2014 ADJUSTED EBITDAX EXPECTED TO BE $440 TO $485 MILLION
PRO FORMA YEAR-END 2013 FINANCIAL LIQUIDITY OF APPROXIMATELY $340 MILLION
62 PERCENT OF 2014 OIL PRODUCTION GUIDANCE MIDPOINT HEDGED AT AVERAGE FLOOR/SWAP PRICE OF $93.55 PER BARREL

RADNOR, Pa., Feb. 19, 2014 (GLOBE NEWSWIRE) -- Penn Virginia Corporation (NYSE:PVA) today reported financial results for the three months and year ended December 31, 2013 and provided 2014 guidance.
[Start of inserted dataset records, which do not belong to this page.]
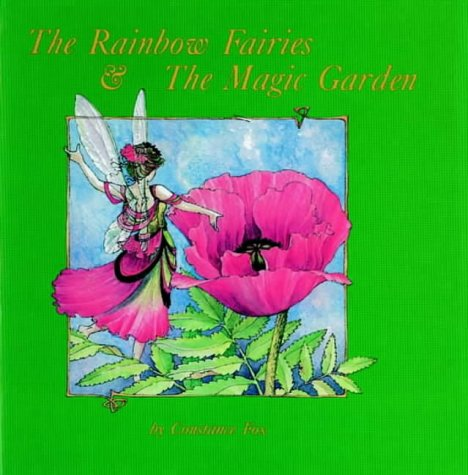 The Rainbow Fairies and the Magic Garden: Constance Fox
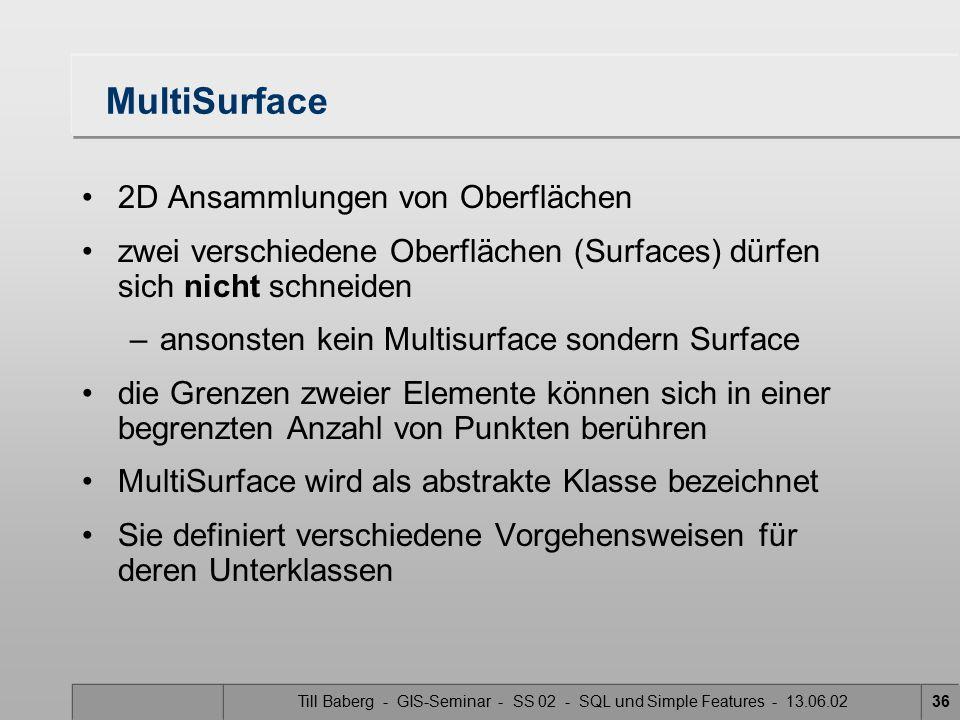 Till Baberg - GIS-Seminar - SS 02 - SQL und Simple Features - 13.06.0236 MultiSurface 2D Ansammlungen von Oberflächen zwei verschiedene Oberflächen (S
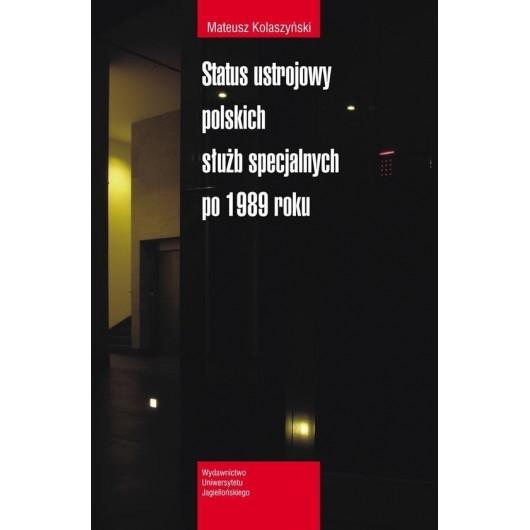 Status ustrojowy polskich służb specjal. po 1989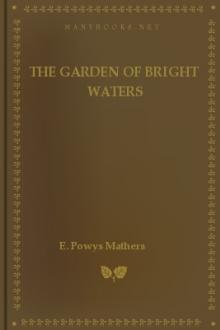 The Garden Of Bright Waters by E. Powys Mathers
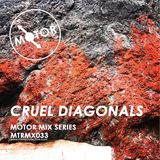 MTRMX033 - CRUEL DIAGONALS - MOTOR MIX SERIES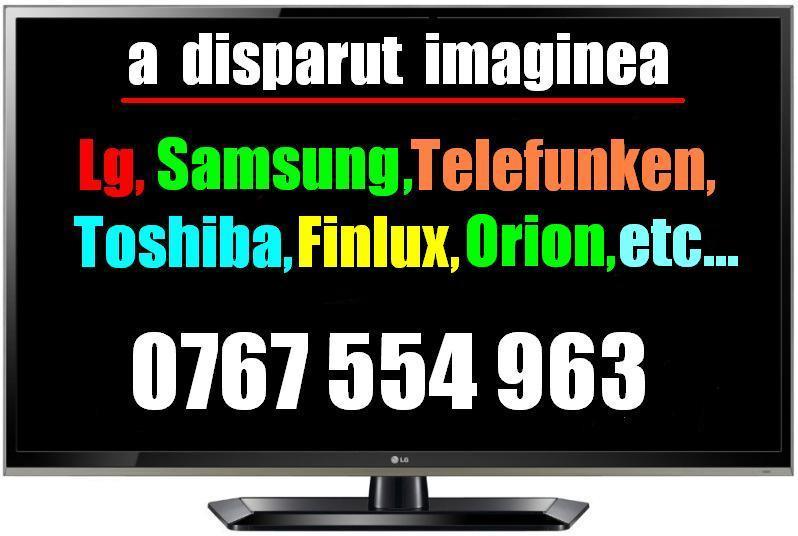 Reparatii tv plasma, lcd etc.,(nu este imagine?-se rezolva) 0744899878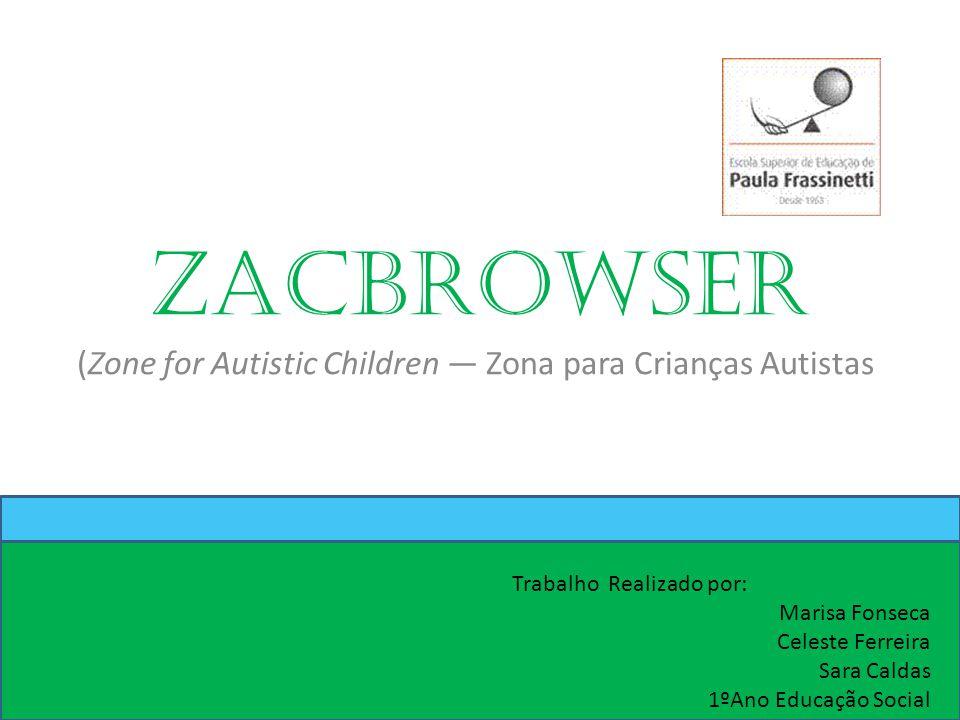 (Zone for Autistic Children — Zona para Crianças Autistas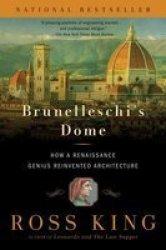 Brunelleschi& 39 S Dome - How A Renaissance Genius Reinvented Architecture Paperback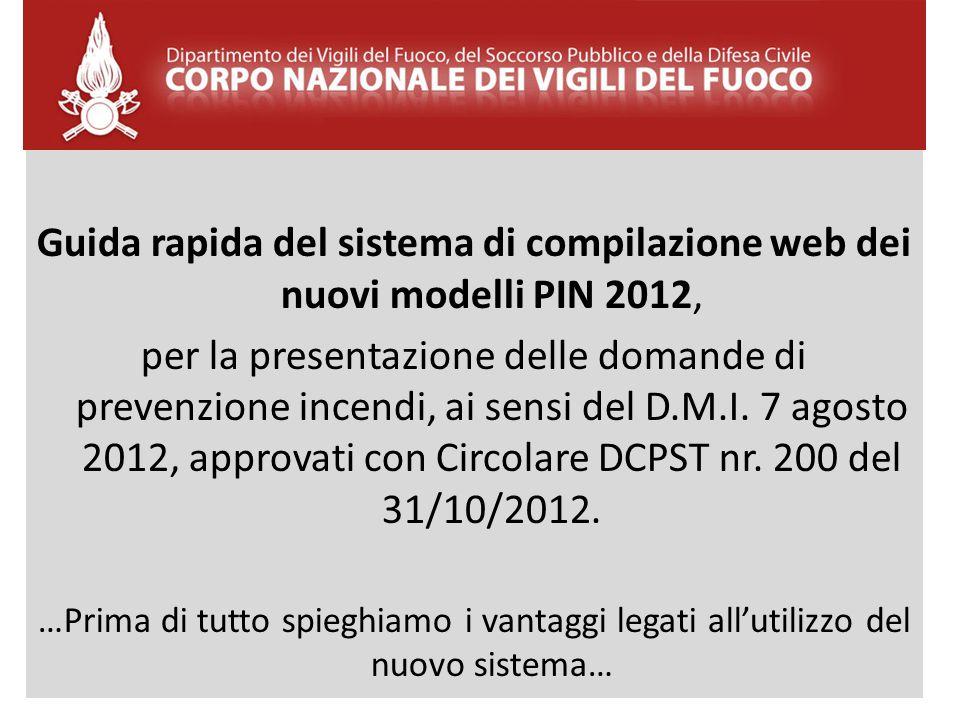Guida rapida del sistema di compilazione web dei nuovi modelli PIN 2012, per la presentazione delle domande di prevenzione incendi, ai sensi del D.M.I
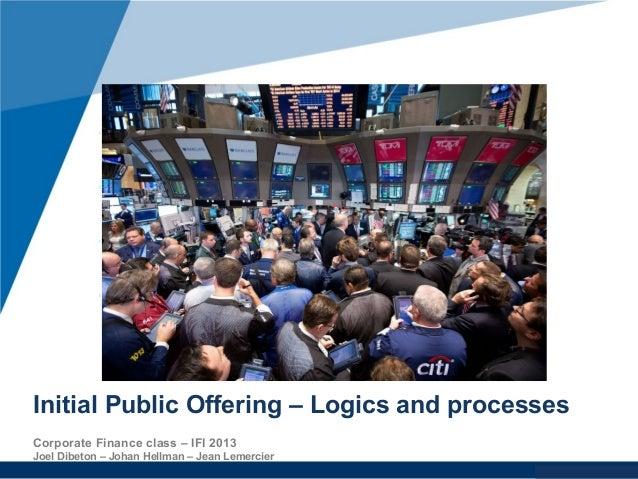 www.company.comInitial Public Offering – Logics and processesCorporate Finance class – IFI 2013Joel Dibeton – Johan Hellma...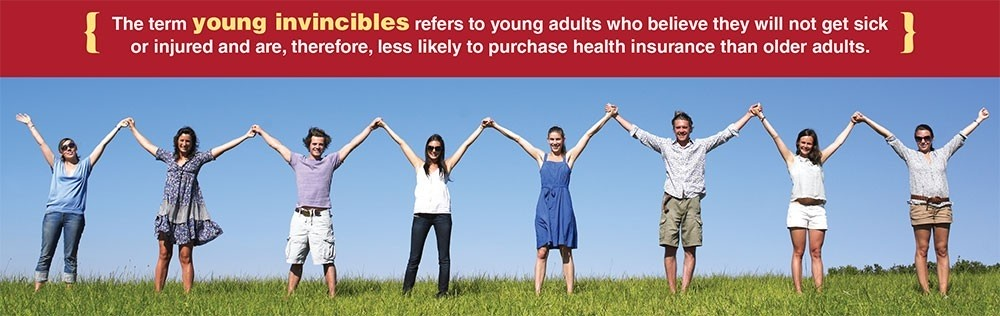 The term young invincibles refers to young adults who believe they will not get sick or injured and are, therefore, less likely to purchase health insurance than older adults.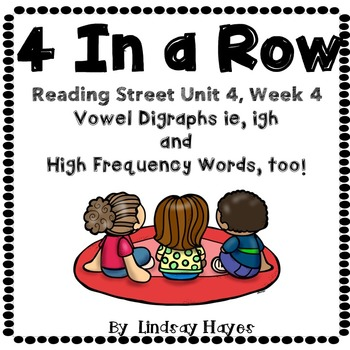 4 In a Row: Reading Street Skills Unit 4, Week 4 - Vowel Digraphs ie, igh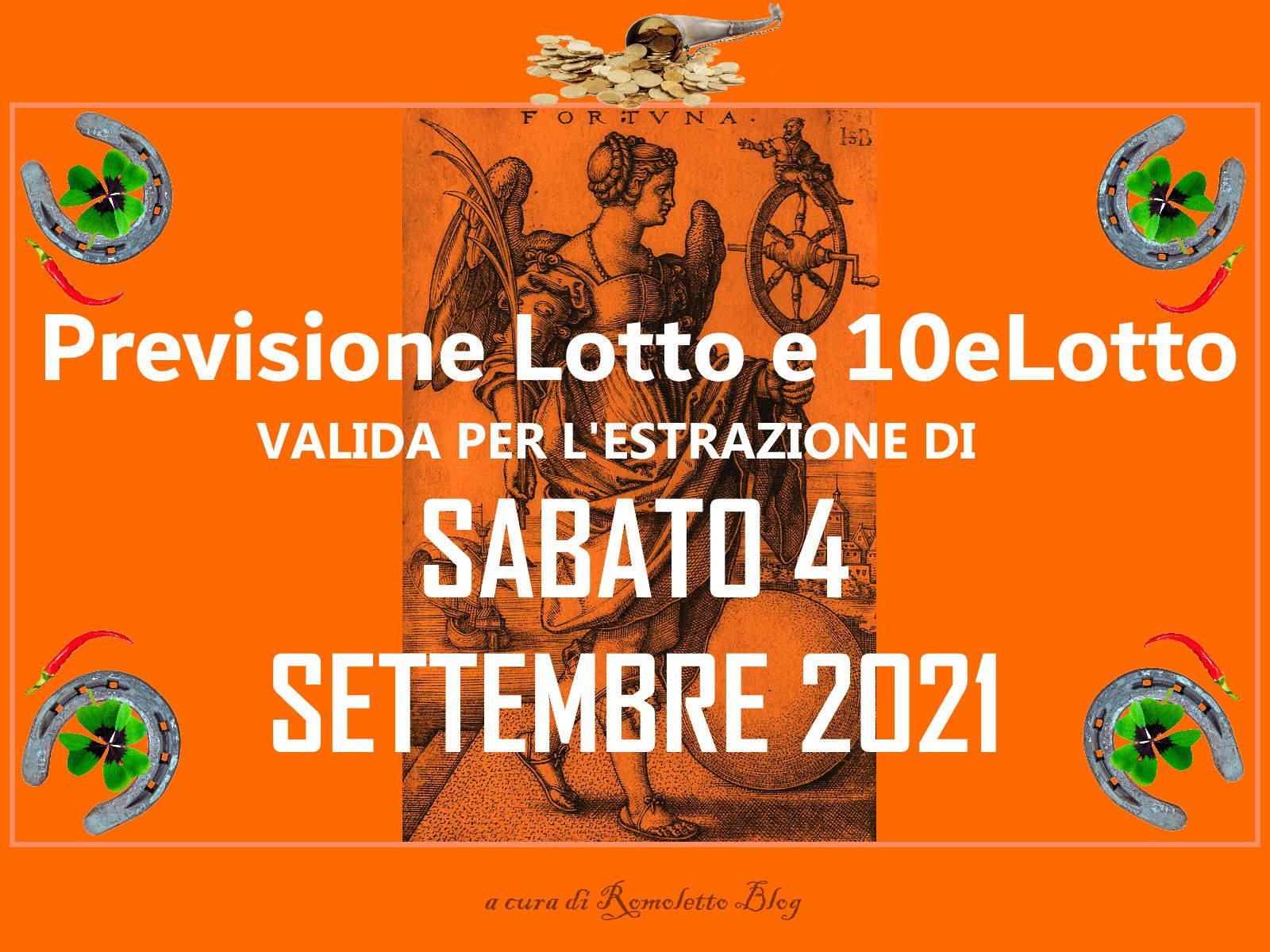 Previsione Lotto 4 Settembre 2021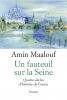 Maalouf : Un fauteuil sur la Seine. Quatre siècles d'histoire de France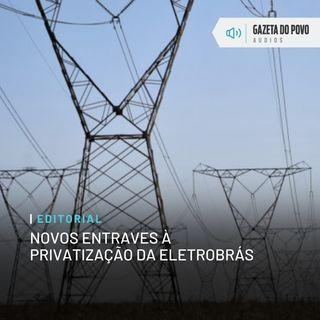 Editorial: Novos entraves à privatização da Eletrobrás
Fourth Quarter 2013 Highlights

Fourth quarter 2013 financial results, as compared to third quarter 2013 results, were as follows:

  • Product revenues from the sale of oil, natural gas liquids (NGLs) and natural gas were $117.1 million, or $63.58 per barrel of oil equivalent (BOE), compared to $121.6 million, or $67.33 per BOE.
    * While crude oil production increased seven percent, the realized crude oil price declined 10 percent.
  • Oil and NGL revenues were $105.0 million, or 90 percent of product revenues, compared to $108.8 million, or 89 percent of product revenues.
  • Operating margin, a non-GAAP (generally accepted accounting principles) measure, was $47.07 per BOE, compared to $50.86 per BOE.
  • Operating income was $15.5 million, compared to operating income of $24.4 million, excluding $132.2 million of impairment expense.
  • Adjusted EBITDAX, a non-GAAP measure, was $84.4 million, compared to $88.3 million.
  • Net loss attributable to common shareholders (which includes our preferred stock dividend) was $4.1 million, or $0.06 per diluted share, compared to a loss of $100.6 million, or $1.54 per diluted share.
  • Adjusted net loss attributable to common shareholders, a non-GAAP measure which includes our preferred stock dividend but excludes the effects of impairments and other costs and other gains or losses that affect comparability to other periods, was $6.7 million, or $0.10 per diluted share, compared to a loss of $1.5 million, or $0.02 per diluted share.
  • In January 2014, we sold our Eagle Ford Shale natural gas gathering assets for a total price of $100 million, $94 million net to our working interest. Pro forma financial liquidity at December 31, 2013 was approximately $340 million.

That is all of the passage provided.